Day 2 (Wednesday 12 April) @ 11:15–12:45

Luc Florack (TU Eindhoven)

A Geometric Framework for the Human Structural Connectome

The human brain is an intriguing piece of evolutionary engineering and probably the most complex system mankind has ever endeavored to investigate. The 21st grand challenge to unravel its structure and function is known in the trade as ‘connectomics’. It is a complex enterprise that requires a transdisciplinary and multiscale approach. In this talk I focus on the structural connectome, i.e. the collection of maps of nerve bundles (‘tracts’) interconnecting functional regions in the brain. At the level of resolution accessible by state-of-the-art magnetic resonance imaging (MRI) such maps can be reconstructed from a protocol known as diffusion weighted (magnetic resonance) imaging via an ill-posed inverse problem known as ‘tractography’. A geometric framework based on a data induced Riemannian or Finslerian metric appears quite promising.

Martin van Gijzen (TU Delft)

Imaging algorithms for low-field MRI

Hydrocephalus is a potentially fatal condition that affects thousands of children each year in Uganda alone. For surgical intervention and follow-up treatment imaging of the brain is needed. The preferred technique for this is MRI. MRI systems, however, are expensive and out of reach for the vast majority of the population in Uganda. In order to provide a sustainable diagnostic tool an interdisciplinary team of researchers from the Netherlands, the USA, and Uganda is developing an inexpensive and easy-to-use MRI system of sufficient quality to diagnose hydrocephalus.  Since the signals obtained with the scanner are of low quality, advanced mathematical techniques are needed to compute images of sufficient quality. The presentation will first give an overview of the project and will then discuss some of the mathematical techniques that can be used to improve the image quality.

George van Voorn (Wageningen University & Research)

Health economic mathematical models and their validation

Mathematics play an important role in health economics. The costs of Dutch basic health care were 48,6 Billion in 2021, while costs for long-term care increased to 25,7 Billion (ZorgInstituut Nederland, 2022). Policy makers face decisions about which medical drugs and interventions they reimburse and which ones not. In the Netherlands and elsewhere, pharmaceutical companies can apply for reimbursement of their developmental costs for new drugs and interventions based on cost effectiveness reports they file. These reports are commonly accompanied by mathematical models to calculate cost effectiveness. Model validation is needed to evaluate whether a model and its output is credible and relevant. But while model validation is desirable, studies towards the quality of health economic models reported that many models used in reimbursement reports contained important flaws. In this presentation I will talk about developments of the last decade regarding the models used in health economic decision making and their validation, aimed at improving the credibility and applicability of these models.

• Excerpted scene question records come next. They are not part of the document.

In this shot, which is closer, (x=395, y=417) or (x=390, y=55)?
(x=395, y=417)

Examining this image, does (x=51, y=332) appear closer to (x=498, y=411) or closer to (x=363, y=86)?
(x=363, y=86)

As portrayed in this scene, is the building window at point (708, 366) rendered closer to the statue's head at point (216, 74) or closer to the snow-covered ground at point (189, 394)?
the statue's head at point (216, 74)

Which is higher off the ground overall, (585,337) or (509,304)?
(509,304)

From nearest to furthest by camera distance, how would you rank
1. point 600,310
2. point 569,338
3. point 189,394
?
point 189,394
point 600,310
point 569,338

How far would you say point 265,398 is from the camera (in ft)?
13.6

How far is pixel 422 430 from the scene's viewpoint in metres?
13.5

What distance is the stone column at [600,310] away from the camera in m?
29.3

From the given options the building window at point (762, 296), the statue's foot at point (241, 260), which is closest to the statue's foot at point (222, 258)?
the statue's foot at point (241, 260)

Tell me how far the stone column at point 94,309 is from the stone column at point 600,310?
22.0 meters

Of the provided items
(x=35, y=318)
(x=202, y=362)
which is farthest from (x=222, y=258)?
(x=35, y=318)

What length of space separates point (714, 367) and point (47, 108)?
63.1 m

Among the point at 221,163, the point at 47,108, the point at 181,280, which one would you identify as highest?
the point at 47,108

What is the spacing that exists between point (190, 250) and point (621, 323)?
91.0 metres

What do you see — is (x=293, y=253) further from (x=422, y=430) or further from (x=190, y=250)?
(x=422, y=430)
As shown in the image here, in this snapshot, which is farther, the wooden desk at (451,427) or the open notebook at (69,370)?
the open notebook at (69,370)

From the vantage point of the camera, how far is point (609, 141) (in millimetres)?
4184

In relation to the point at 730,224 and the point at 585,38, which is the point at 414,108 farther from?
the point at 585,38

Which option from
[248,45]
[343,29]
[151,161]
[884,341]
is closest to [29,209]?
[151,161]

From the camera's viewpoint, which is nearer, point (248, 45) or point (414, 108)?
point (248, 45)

Richard Boucherie (Twente University)

Dynamic assignment of capacity and fair balancing of COVID-19 patients over hospitals

We introduce models that support dynamic fair balancing of COVID-19 patients over hospitals in a region and across regions. Patient flow is captured in an infinite server queueing network. Input for the model is an accurate real-time forecast of the number of COVID-19 patients hospitalised in the ward and the Intensive Care Unit of the hospitals based on the predicted inflow of patients, their Length of Stay and patient transfer probabilities among ward and ICU.  

For given number of available beds, we introduce a dynamic load balancing model for assignment of patients to hospitals within a region, and a stochastic program for allocation of patients across regions. Subsequently, we consider optimal up- and downscaling of capacity for COVID-19 patients leaving maximum capacity for regular (non-COVID) patients. 

We illustrate our models using data from the second COVID-19 peak from hospitals’ data warehouses and regional infection data as recorded in the Netherlands.